Records for the task |
==*==

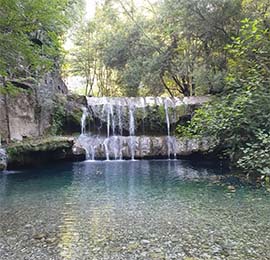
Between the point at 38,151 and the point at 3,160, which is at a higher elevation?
the point at 38,151

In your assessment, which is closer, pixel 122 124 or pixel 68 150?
pixel 68 150

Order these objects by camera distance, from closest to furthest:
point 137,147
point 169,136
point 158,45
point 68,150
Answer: point 68,150 < point 137,147 < point 169,136 < point 158,45

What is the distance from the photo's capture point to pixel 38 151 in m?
11.3

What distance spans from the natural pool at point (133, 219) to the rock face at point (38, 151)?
253 centimetres

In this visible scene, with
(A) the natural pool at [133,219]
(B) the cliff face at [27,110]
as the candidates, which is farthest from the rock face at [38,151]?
(A) the natural pool at [133,219]

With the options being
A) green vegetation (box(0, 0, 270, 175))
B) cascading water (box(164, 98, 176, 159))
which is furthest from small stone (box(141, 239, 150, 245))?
cascading water (box(164, 98, 176, 159))

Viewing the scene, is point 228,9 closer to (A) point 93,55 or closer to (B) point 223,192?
(B) point 223,192

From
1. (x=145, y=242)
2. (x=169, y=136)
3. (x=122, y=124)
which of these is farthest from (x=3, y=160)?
(x=145, y=242)

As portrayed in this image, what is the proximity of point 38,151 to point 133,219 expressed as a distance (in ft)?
24.3

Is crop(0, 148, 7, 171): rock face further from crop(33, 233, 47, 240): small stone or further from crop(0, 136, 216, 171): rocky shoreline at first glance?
crop(33, 233, 47, 240): small stone

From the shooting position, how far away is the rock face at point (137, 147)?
13.6 meters

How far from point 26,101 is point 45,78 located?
199cm

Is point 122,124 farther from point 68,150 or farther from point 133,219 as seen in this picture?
point 133,219

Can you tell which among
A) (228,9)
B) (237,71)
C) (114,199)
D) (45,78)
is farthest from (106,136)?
(114,199)
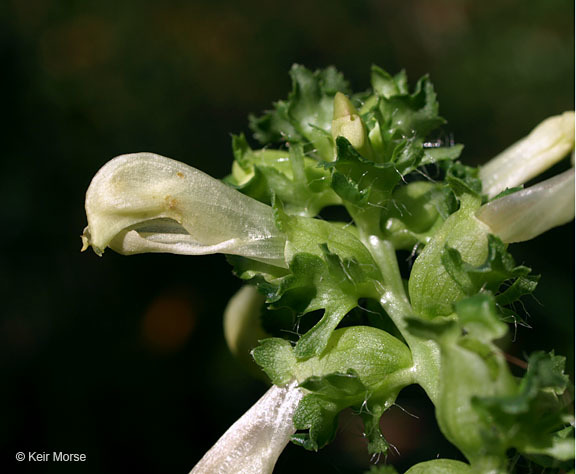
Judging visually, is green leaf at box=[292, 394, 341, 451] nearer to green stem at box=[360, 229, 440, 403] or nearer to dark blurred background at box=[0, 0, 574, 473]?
green stem at box=[360, 229, 440, 403]

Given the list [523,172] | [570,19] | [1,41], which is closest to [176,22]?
[1,41]

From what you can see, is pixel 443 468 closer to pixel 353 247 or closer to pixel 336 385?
pixel 336 385

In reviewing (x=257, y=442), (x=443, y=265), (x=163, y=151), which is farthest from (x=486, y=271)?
(x=163, y=151)

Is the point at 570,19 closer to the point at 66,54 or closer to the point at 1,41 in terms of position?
the point at 66,54

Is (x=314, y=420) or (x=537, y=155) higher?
(x=537, y=155)

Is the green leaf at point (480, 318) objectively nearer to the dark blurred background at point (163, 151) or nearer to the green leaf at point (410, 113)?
the green leaf at point (410, 113)

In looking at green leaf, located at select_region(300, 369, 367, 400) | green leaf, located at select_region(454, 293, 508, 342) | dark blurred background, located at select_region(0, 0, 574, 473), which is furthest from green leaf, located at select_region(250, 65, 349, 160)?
dark blurred background, located at select_region(0, 0, 574, 473)
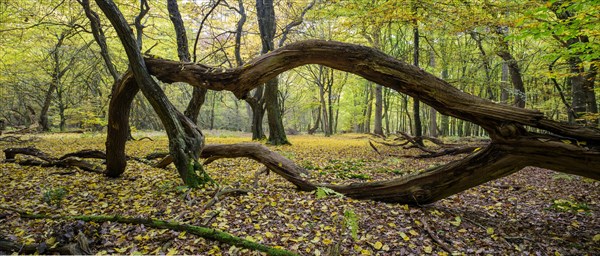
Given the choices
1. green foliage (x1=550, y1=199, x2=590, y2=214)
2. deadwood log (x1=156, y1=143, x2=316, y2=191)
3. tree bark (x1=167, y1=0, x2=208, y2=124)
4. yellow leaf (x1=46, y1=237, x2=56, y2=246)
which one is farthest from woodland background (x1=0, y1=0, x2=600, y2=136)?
yellow leaf (x1=46, y1=237, x2=56, y2=246)

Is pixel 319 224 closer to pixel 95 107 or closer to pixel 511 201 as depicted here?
pixel 511 201

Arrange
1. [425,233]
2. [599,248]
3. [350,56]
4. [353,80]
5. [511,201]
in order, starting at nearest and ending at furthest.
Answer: [599,248], [425,233], [350,56], [511,201], [353,80]

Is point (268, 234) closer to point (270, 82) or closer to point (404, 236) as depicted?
point (404, 236)

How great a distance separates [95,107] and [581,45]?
19.2 m

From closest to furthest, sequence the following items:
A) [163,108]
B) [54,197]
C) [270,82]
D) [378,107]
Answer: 1. [54,197]
2. [163,108]
3. [270,82]
4. [378,107]

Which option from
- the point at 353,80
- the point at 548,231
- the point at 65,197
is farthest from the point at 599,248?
the point at 353,80

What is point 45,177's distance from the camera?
220 inches

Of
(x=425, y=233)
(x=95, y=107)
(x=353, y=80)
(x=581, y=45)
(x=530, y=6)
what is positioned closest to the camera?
(x=425, y=233)

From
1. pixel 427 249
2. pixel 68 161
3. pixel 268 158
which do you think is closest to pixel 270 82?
pixel 68 161

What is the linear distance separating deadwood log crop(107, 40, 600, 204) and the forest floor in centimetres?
34

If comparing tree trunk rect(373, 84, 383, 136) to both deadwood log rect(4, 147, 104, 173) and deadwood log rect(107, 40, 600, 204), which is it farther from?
deadwood log rect(4, 147, 104, 173)

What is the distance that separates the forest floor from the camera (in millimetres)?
3012

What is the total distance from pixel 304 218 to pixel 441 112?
2132 mm

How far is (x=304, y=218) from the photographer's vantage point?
362cm
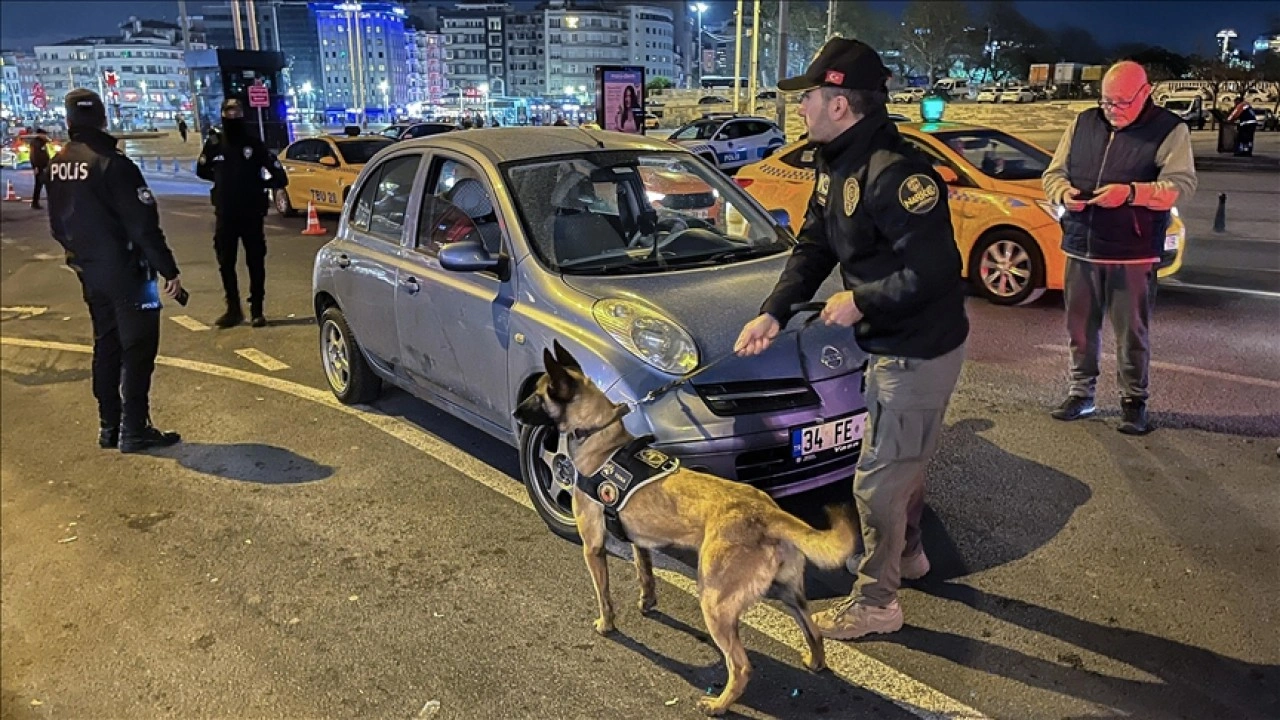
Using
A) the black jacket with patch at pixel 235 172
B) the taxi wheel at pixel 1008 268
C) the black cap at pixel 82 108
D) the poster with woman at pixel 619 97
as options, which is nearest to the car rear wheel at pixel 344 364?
the black cap at pixel 82 108

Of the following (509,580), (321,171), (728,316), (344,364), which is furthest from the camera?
(321,171)

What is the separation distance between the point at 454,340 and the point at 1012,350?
440 centimetres

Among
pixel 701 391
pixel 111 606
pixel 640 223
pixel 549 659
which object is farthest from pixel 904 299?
pixel 111 606

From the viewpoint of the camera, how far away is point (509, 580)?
3676mm

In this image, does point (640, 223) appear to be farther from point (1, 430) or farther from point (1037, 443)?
point (1, 430)

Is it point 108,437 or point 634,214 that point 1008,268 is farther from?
point 108,437

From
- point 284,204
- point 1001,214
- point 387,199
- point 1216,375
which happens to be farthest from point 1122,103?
point 284,204

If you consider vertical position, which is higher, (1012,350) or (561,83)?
(561,83)

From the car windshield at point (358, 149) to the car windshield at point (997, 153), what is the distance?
1111 centimetres

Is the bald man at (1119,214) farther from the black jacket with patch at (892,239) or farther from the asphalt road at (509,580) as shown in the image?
the black jacket with patch at (892,239)

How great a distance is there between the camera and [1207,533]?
13.0ft

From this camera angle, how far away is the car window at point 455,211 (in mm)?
4520

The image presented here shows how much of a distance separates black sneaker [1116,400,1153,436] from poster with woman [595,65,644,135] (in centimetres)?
1082

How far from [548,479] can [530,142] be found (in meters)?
1.84
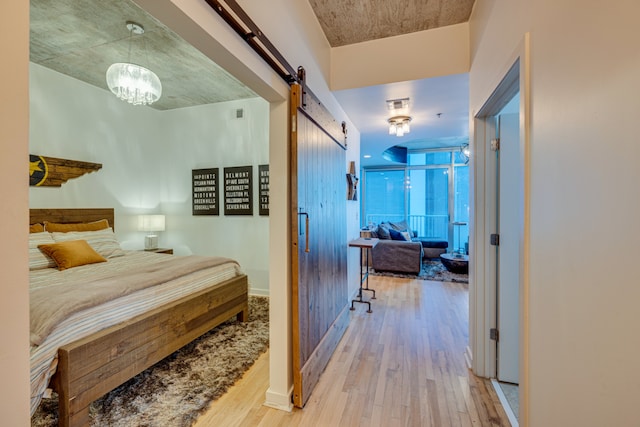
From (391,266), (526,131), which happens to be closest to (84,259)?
(526,131)

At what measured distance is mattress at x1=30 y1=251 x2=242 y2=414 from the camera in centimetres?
140

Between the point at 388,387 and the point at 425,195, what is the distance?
254 inches

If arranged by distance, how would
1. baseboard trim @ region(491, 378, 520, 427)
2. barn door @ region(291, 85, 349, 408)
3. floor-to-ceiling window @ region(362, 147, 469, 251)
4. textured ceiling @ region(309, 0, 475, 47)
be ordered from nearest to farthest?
1. baseboard trim @ region(491, 378, 520, 427)
2. barn door @ region(291, 85, 349, 408)
3. textured ceiling @ region(309, 0, 475, 47)
4. floor-to-ceiling window @ region(362, 147, 469, 251)

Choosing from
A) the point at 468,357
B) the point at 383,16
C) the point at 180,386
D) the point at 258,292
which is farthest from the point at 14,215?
the point at 258,292

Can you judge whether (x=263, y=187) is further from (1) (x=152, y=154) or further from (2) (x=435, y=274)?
(2) (x=435, y=274)

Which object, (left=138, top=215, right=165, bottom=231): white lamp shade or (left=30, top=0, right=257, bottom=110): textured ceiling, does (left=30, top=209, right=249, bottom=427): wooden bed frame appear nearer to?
(left=138, top=215, right=165, bottom=231): white lamp shade

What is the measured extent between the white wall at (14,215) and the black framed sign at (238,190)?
3438mm

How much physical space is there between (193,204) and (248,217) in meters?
1.01

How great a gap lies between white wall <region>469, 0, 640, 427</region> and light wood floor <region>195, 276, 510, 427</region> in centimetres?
75

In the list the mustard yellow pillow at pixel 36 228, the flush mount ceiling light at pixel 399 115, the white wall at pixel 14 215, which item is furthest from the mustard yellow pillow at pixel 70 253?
the flush mount ceiling light at pixel 399 115

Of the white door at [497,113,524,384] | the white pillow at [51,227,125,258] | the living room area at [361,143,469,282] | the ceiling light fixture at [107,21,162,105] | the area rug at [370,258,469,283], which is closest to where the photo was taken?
the white door at [497,113,524,384]

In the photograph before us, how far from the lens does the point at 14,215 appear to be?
59cm

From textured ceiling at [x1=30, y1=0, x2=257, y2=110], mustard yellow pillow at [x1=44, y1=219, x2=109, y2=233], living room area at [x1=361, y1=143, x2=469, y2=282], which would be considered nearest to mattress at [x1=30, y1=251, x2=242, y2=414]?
mustard yellow pillow at [x1=44, y1=219, x2=109, y2=233]

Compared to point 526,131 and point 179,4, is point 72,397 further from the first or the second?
point 526,131
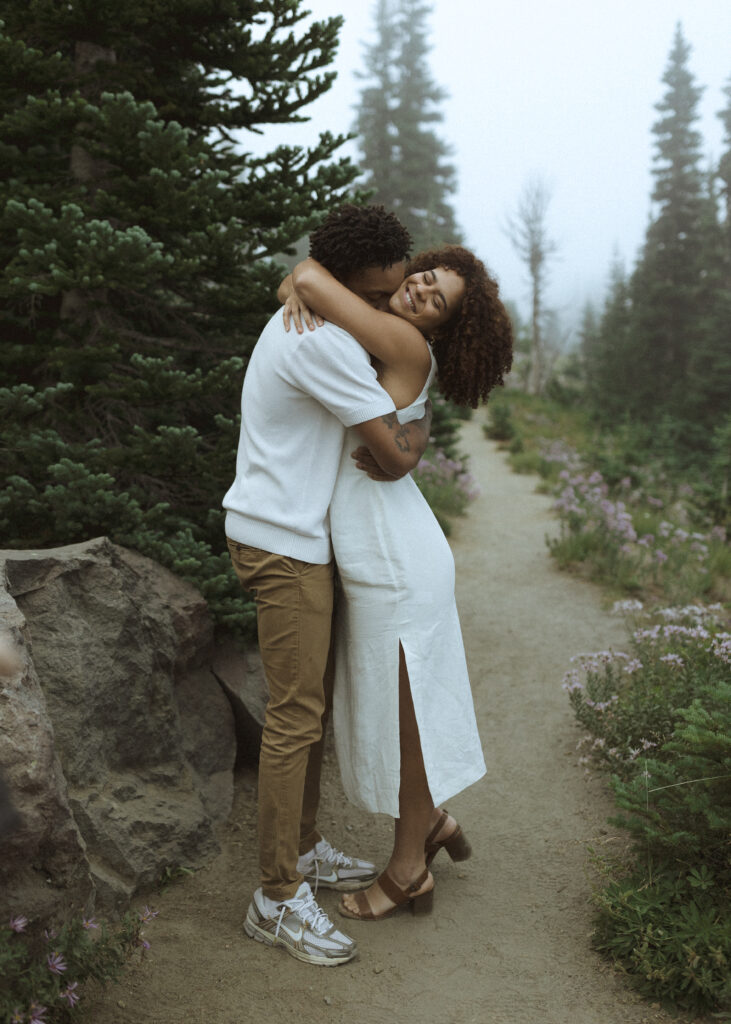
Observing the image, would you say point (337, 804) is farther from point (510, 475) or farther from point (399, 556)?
point (510, 475)

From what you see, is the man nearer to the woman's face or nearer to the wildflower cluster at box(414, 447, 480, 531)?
the woman's face

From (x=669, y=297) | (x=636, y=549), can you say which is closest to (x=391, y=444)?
(x=636, y=549)

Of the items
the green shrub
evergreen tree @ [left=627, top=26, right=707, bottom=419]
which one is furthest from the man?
evergreen tree @ [left=627, top=26, right=707, bottom=419]

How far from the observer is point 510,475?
13.1 metres

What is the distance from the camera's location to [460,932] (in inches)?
109

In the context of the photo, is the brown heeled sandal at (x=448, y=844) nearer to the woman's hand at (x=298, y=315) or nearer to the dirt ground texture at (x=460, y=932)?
the dirt ground texture at (x=460, y=932)

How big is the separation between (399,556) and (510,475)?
425 inches

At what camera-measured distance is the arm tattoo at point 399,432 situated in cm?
239

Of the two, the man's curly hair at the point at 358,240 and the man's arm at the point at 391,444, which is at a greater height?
the man's curly hair at the point at 358,240

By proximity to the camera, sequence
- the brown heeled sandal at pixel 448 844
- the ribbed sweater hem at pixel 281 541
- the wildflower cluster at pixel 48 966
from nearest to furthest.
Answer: the wildflower cluster at pixel 48 966, the ribbed sweater hem at pixel 281 541, the brown heeled sandal at pixel 448 844

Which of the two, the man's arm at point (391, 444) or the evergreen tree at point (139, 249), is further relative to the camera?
the evergreen tree at point (139, 249)

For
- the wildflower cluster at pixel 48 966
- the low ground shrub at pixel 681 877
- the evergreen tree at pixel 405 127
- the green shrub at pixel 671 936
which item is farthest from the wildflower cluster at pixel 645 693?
the evergreen tree at pixel 405 127

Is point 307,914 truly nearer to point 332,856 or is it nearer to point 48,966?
point 332,856

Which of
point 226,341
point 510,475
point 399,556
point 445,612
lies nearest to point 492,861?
point 445,612
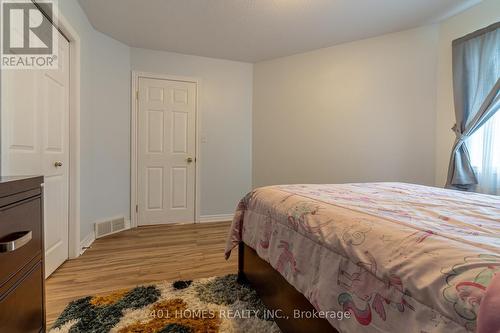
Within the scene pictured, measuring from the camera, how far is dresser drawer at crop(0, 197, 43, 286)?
0.71 metres

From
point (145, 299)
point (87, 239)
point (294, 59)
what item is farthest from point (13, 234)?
point (294, 59)

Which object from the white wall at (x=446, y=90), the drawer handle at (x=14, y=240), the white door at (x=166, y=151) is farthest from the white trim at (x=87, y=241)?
the white wall at (x=446, y=90)

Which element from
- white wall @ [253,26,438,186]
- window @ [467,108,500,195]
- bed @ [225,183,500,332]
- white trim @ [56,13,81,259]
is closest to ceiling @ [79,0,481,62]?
A: white wall @ [253,26,438,186]

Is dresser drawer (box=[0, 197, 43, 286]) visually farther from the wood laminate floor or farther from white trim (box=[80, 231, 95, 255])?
white trim (box=[80, 231, 95, 255])

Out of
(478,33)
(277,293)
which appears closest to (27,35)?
(277,293)

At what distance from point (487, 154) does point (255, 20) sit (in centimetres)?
254

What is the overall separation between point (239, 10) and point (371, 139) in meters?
2.04

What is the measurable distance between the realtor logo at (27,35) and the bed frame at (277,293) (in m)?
1.88

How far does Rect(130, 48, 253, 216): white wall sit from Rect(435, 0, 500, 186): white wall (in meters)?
2.37

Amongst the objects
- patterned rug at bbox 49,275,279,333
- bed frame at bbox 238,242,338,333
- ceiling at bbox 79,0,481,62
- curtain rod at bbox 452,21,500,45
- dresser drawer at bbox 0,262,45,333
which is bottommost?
patterned rug at bbox 49,275,279,333

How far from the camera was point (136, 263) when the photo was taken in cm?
224

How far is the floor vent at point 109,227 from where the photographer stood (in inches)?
115

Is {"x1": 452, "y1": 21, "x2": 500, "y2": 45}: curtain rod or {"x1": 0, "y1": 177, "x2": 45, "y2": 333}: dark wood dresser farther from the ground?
{"x1": 452, "y1": 21, "x2": 500, "y2": 45}: curtain rod

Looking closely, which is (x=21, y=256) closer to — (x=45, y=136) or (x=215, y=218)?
(x=45, y=136)
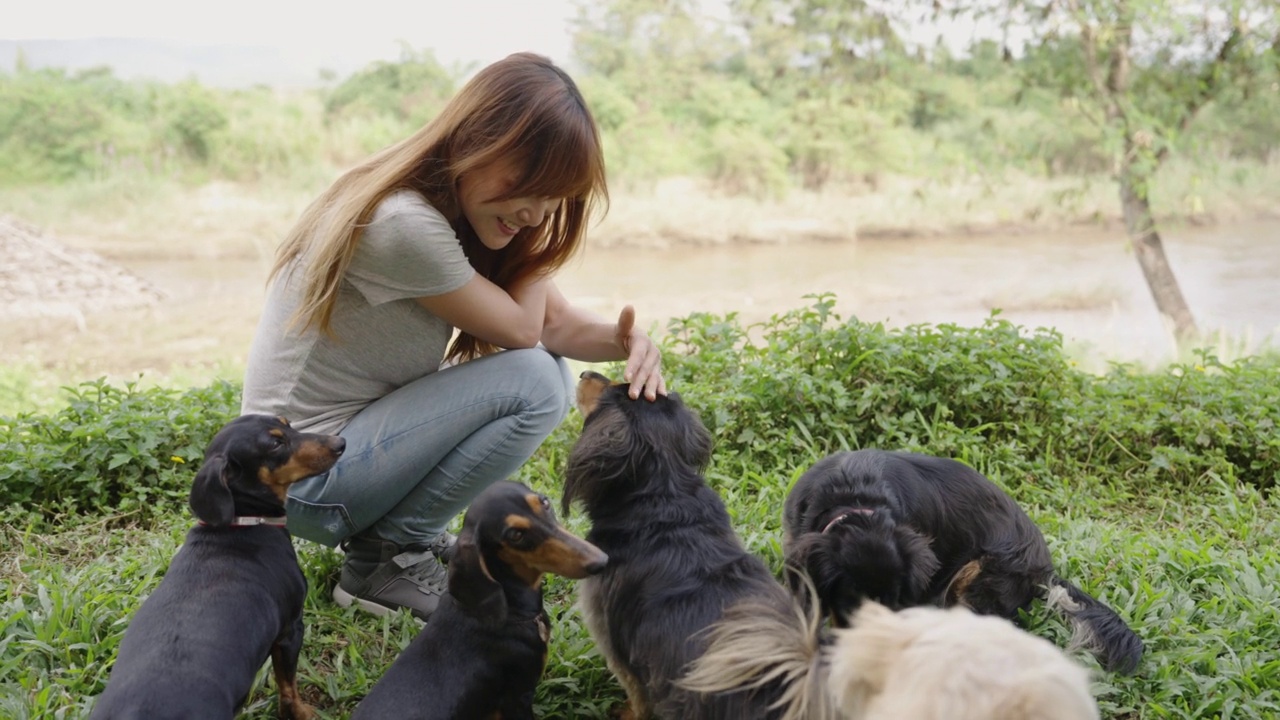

==*==

Exercise goal | Locate every line in the entries above that contains the word "separates", and copy each such line in full.

The response |
How great a distance separates [95,107] and [581,45]?
What is the distance that separates the forest floor from the camera (in millimetres)?
The image presented here shows how much of a distance separates black sneaker [1116,400,1153,436] from poster with woman [595,65,644,135] (in centimetres)?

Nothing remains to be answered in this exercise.